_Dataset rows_
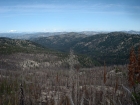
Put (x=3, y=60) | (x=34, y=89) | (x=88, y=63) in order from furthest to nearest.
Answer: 1. (x=88, y=63)
2. (x=3, y=60)
3. (x=34, y=89)

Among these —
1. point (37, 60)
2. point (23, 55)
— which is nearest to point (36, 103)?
point (37, 60)

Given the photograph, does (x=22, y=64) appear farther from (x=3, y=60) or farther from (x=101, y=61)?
(x=101, y=61)

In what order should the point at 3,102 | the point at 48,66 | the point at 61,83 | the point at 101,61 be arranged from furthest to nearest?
the point at 101,61, the point at 48,66, the point at 61,83, the point at 3,102

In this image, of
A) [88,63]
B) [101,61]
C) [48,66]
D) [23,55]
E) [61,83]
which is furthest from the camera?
[101,61]

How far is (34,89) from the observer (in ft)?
199

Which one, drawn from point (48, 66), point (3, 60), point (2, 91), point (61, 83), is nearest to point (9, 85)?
point (2, 91)

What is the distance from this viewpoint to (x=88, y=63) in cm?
15375

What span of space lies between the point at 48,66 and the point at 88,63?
39641 millimetres

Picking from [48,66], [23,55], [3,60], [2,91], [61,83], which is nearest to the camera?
[2,91]

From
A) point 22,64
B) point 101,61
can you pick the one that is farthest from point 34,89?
point 101,61

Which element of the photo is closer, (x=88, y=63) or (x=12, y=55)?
(x=12, y=55)

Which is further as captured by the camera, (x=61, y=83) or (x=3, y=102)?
(x=61, y=83)

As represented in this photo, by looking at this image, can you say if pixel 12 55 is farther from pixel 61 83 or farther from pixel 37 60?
pixel 61 83

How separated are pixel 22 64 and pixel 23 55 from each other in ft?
69.6
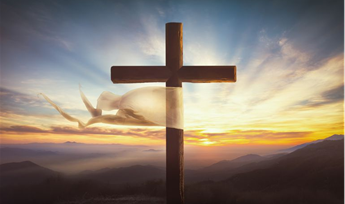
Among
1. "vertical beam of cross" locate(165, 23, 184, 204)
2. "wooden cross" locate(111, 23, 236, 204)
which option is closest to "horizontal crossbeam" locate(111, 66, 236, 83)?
Result: "wooden cross" locate(111, 23, 236, 204)

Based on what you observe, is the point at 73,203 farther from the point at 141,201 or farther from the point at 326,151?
the point at 326,151

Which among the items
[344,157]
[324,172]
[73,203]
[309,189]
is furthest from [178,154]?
[344,157]

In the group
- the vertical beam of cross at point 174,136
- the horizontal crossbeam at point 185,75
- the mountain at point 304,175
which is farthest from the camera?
the mountain at point 304,175

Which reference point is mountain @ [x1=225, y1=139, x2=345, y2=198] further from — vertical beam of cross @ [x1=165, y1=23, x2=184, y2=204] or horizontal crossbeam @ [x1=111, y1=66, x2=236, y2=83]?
horizontal crossbeam @ [x1=111, y1=66, x2=236, y2=83]

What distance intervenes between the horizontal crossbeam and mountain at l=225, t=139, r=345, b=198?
261 inches

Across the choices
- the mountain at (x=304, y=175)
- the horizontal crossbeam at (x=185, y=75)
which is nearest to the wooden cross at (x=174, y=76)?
the horizontal crossbeam at (x=185, y=75)

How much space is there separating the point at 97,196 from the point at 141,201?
2.04 m

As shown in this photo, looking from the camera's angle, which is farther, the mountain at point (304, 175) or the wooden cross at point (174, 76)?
the mountain at point (304, 175)

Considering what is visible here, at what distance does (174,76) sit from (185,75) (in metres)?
0.20

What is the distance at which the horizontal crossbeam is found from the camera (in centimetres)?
394

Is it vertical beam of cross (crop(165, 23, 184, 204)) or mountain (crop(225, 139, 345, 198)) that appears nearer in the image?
vertical beam of cross (crop(165, 23, 184, 204))

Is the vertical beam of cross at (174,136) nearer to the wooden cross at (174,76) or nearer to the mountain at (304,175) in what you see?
the wooden cross at (174,76)

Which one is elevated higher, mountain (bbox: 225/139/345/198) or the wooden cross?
the wooden cross

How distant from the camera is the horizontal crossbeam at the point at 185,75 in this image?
3.94 meters
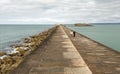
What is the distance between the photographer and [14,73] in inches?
327

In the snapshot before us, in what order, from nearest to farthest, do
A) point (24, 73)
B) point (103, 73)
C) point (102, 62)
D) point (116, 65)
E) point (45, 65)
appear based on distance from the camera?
point (24, 73)
point (103, 73)
point (45, 65)
point (116, 65)
point (102, 62)

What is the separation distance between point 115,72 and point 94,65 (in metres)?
1.59

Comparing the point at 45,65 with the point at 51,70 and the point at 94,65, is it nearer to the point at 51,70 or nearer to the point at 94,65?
the point at 51,70

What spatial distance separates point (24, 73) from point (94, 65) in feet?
12.8

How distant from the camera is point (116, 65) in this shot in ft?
34.2

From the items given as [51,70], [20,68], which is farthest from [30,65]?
[51,70]

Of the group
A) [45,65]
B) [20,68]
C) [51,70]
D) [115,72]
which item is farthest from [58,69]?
[115,72]

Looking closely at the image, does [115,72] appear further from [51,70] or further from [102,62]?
[51,70]

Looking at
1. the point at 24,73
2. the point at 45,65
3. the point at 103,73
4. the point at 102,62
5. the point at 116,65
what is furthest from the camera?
the point at 102,62

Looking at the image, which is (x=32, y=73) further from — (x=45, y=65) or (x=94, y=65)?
(x=94, y=65)

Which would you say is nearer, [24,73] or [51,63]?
[24,73]

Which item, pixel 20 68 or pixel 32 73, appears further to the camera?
pixel 20 68

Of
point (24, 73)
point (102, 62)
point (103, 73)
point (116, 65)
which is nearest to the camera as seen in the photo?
point (24, 73)

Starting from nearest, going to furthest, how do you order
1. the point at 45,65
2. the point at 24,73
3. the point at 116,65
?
1. the point at 24,73
2. the point at 45,65
3. the point at 116,65
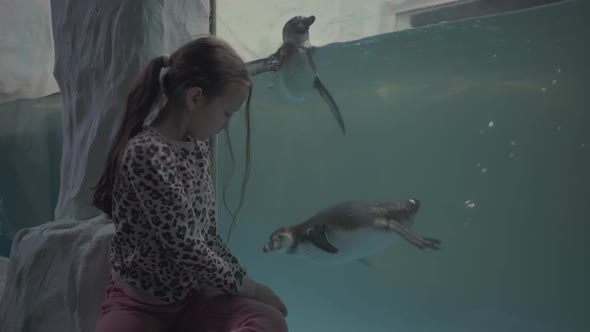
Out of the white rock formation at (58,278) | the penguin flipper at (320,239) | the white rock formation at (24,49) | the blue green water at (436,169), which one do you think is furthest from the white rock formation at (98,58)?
the white rock formation at (24,49)

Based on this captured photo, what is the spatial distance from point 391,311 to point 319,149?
7.93m

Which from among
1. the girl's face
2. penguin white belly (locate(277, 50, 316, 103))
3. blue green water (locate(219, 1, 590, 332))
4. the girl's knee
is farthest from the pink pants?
blue green water (locate(219, 1, 590, 332))

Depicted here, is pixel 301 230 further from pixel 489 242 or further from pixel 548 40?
pixel 489 242

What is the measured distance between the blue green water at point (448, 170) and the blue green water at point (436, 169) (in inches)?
3.0

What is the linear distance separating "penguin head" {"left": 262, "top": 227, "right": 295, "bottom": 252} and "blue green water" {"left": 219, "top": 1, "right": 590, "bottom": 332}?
14.3ft

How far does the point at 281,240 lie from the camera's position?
3.59 meters

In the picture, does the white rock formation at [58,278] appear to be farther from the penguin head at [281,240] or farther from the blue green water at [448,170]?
the blue green water at [448,170]

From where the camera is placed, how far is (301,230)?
3.66 m

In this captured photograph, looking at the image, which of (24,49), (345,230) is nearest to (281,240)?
(345,230)

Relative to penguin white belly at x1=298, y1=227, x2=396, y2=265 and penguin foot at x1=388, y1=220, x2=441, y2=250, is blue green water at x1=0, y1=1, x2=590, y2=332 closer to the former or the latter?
penguin white belly at x1=298, y1=227, x2=396, y2=265

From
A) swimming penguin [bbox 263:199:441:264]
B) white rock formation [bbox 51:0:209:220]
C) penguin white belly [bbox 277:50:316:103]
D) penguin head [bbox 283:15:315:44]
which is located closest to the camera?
white rock formation [bbox 51:0:209:220]

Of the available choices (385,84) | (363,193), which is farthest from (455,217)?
(385,84)

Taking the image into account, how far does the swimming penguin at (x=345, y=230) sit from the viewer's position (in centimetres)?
359

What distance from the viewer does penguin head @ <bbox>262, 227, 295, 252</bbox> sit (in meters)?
3.53
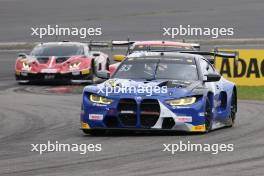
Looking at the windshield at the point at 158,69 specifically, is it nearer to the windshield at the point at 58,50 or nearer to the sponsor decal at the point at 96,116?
the sponsor decal at the point at 96,116

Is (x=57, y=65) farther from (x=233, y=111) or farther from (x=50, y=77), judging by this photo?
(x=233, y=111)

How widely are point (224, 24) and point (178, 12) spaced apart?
422 cm

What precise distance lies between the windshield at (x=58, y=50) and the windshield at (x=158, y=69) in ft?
42.1

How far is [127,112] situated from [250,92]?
11.1 m

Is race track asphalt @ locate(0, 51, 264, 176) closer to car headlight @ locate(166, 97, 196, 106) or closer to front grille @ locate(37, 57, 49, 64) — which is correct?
car headlight @ locate(166, 97, 196, 106)

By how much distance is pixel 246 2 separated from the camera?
167 feet

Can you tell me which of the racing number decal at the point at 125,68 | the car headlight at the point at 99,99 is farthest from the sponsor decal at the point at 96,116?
the racing number decal at the point at 125,68

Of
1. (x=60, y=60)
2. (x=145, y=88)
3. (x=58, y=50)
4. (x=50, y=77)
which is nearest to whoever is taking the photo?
(x=145, y=88)

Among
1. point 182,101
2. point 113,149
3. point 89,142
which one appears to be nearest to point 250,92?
point 182,101

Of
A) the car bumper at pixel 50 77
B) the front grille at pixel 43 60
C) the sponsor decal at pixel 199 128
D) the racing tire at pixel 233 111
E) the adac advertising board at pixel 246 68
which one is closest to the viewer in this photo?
the sponsor decal at pixel 199 128

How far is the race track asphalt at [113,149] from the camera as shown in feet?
35.6

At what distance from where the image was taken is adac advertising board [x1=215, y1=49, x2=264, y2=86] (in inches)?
1085

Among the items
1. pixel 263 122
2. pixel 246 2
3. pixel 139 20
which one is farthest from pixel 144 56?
pixel 246 2

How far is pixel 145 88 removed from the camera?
14.7 m
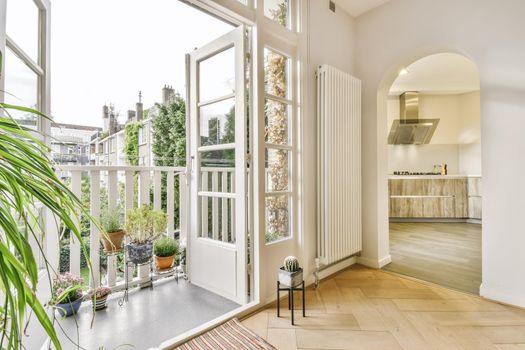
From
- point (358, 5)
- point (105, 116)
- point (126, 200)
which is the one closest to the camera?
point (126, 200)

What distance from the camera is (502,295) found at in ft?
6.82

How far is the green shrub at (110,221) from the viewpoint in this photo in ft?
7.09

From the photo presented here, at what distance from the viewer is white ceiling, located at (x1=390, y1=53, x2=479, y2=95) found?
4121mm

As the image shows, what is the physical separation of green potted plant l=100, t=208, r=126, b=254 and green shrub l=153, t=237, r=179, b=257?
→ 346 mm

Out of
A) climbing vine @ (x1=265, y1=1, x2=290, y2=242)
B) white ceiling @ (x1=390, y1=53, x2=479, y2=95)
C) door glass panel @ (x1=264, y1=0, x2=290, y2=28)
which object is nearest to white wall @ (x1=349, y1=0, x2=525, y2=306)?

_WHAT THE EXERCISE ASKS_
Output the items as a Markdown table with the columns Row and Line, starting at the line that contains "At what distance from where" and ending at the last item, with both ends included. Number each line in Row, skip blank lines, and leave out the pictures.

_OUTPUT OF THE EXERCISE_
| Row | Line |
|---|---|
| 1 | At what distance from where the image was taken is adac advertising board [x1=215, y1=49, x2=264, y2=86] (in inches)? |
| 2 | 1085 |
| 3 | Among the items |
| 4 | 1. pixel 263 122 |
| 5 | 2. pixel 246 2 |
| 6 | 3. pixel 139 20 |
| 7 | which one is farthest from pixel 144 56? |
| 8 | pixel 246 2 |
| 9 | How far is pixel 145 88 removed from the camera? |
| 10 | 14.7 m |
| 11 | From |
| 12 | - point (358, 5) |
| 13 | - point (105, 116) |
| 14 | - point (126, 200) |
| 15 | which is the one closest to the camera? |
| 16 | point (126, 200) |
| 17 | What distance from the camera is (502,295) found at in ft? |
| 18 | 6.82 |
| 19 | How far is the green shrub at (110,221) from the viewpoint in this photo in ft? |
| 20 | 7.09 |
| 21 | From the photo presented here, at what distance from the viewer is white ceiling, located at (x1=390, y1=53, x2=479, y2=95) found? |
| 22 | 4121mm |
| 23 | As the image shows, what is the physical separation of green potted plant l=100, t=208, r=126, b=254 and green shrub l=153, t=237, r=179, b=257? |
| 24 | → 346 mm |
| 25 | Out of |
| 26 | A) climbing vine @ (x1=265, y1=1, x2=290, y2=242) |
| 27 | B) white ceiling @ (x1=390, y1=53, x2=479, y2=95) |
| 28 | C) door glass panel @ (x1=264, y1=0, x2=290, y2=28) |
| 29 | which object is nearest to white wall @ (x1=349, y1=0, x2=525, y2=306)? |